The Global Fund can shape the market, but it cannot substitute for industrial strategy
The margin comment on the Global Fund is exactly right to push this point further. It would be too simple to say that the Global Fund is merely a buffer. The Fund has a substantial history of market shaping, and it is explicitly presenting Lenacapavir as part of that agenda. It has said it “actively shapes markets” and has signed a landmark access agreement with Gilead to introduce Lenacapavir in low- and middle-income countries alongside high-income markets. Its 2025 Results Report likewise presents the agreement as a major access breakthrough.
So the fairer argument is this: the Global Fund can help accelerate market entry, pool demand, lower prices, de-risk procurement and expand initial supply. It can also help send an important signal to manufacturers that there will be a viable market at scale. The agreement with Gilead is meant to supply enough Lenacapavir for up to 2 million people over three years, which is a significant intervention in global market terms.

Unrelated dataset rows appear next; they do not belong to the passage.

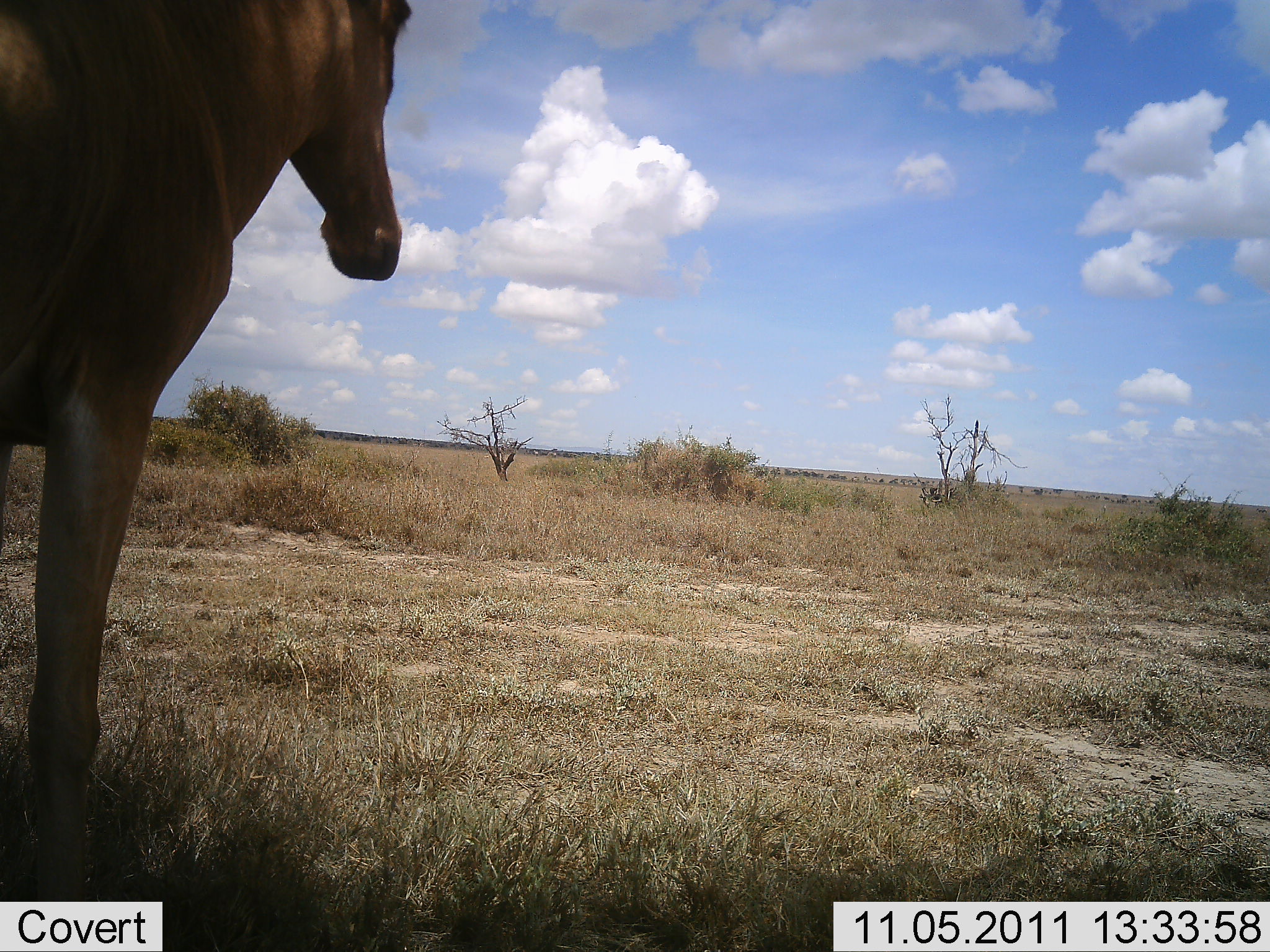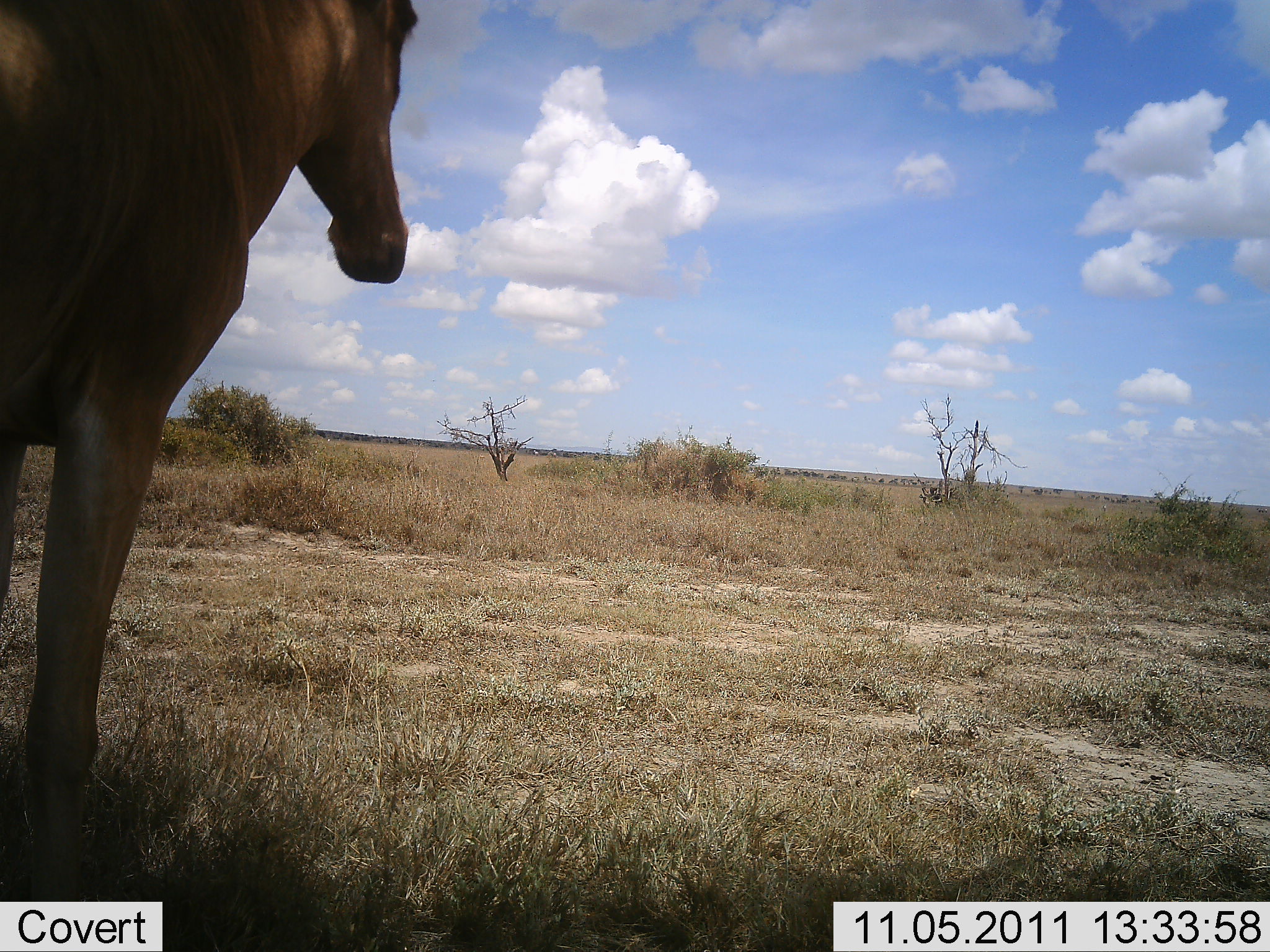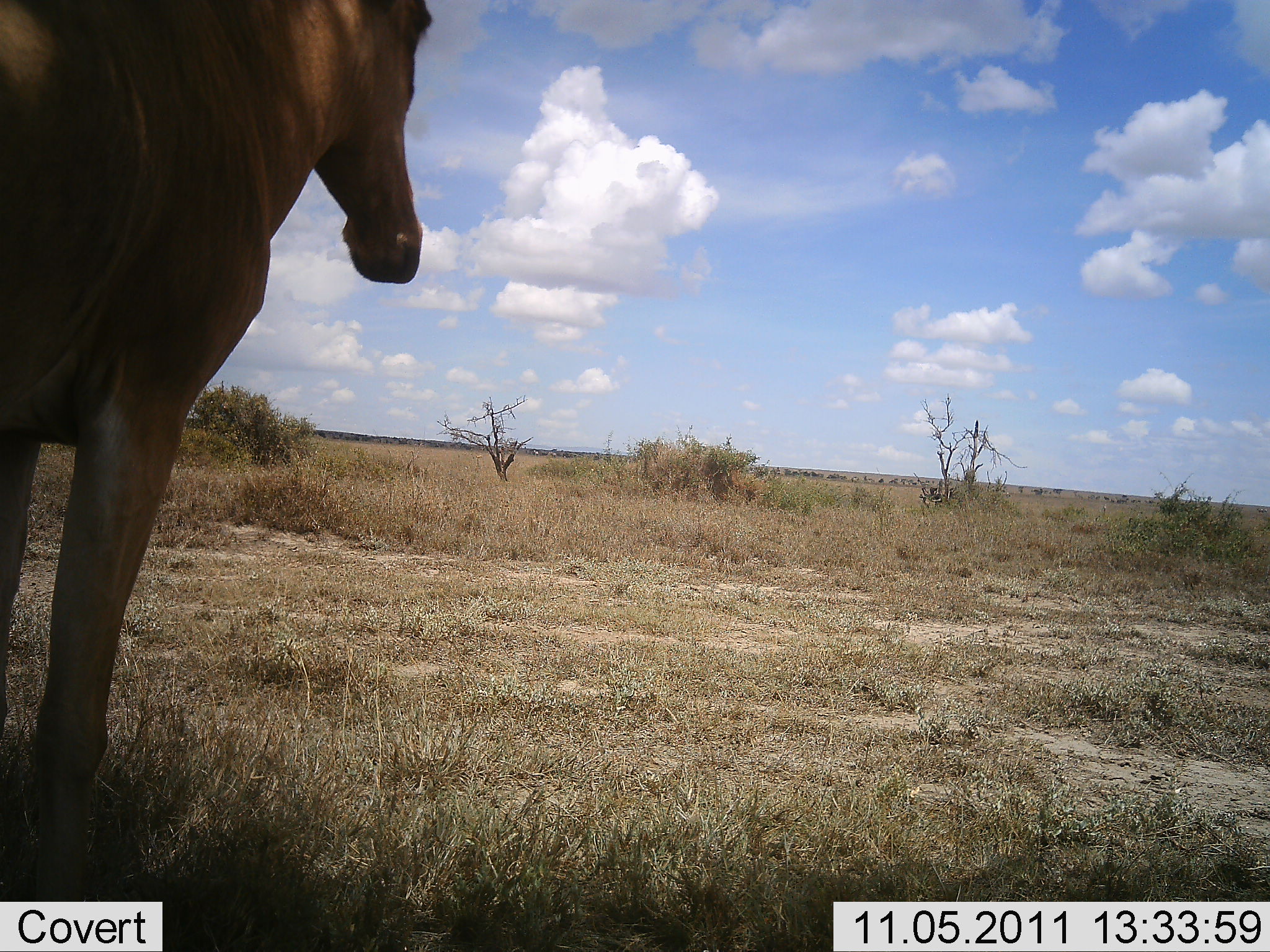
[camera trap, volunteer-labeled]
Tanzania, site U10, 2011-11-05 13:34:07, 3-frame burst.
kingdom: Animalia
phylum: Chordata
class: Mammalia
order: Artiodactyla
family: Bovidae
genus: Alcelaphus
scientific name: Alcelaphus buselaphus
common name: hartebeest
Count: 1.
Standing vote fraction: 91%.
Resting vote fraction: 0%.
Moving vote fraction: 9%.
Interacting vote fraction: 0%.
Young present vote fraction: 0%.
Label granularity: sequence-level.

But market shaping has limits. It is most effective when there are multiple producers, expanding manufacturing capacity and a pathway from donor-supported introduction to durable, large-volume supply. In the case of Lenacapavir, the problem is that supply still originates from a tightly controlled licensing architecture, with too few producers and volumes that remain small relative to need in high-burden settings. The Global Fund can shape that market; it cannot by itself create full manufacturing pluralism or override the strategic choices of the patent holder. That is why South Africa’s push for local production matters so much. It is not an alternative to market shaping. It is what market shaping needs to become structurally meaningful.
Conclusion
The Lenacapavir story in South Africa should therefore be read less as a purely political drama and more as a test of whether the global HIV response can align innovation with epidemiological reality. South Africa’s frustration is not abstract. It stems from the mismatch between the size of its epidemic, the scale of its domestic investment, its existing manufacturing base, and the relatively limited supply currently on offer.
That is the real access test. If Lenacapavir remains scarce, centrally controlled and dependent on narrow licensing decisions, it will remain a breakthrough for some rather than a turning point for the epidemic. If, however, South Africa can secure reliable supply, build or prove manufacturing readiness, and integrate the product into a response it already largely finances itself, then Lenacapavir could become something more important: not just a scientific advance, but a practical tool deployed at the scale a generalized epidemic demand.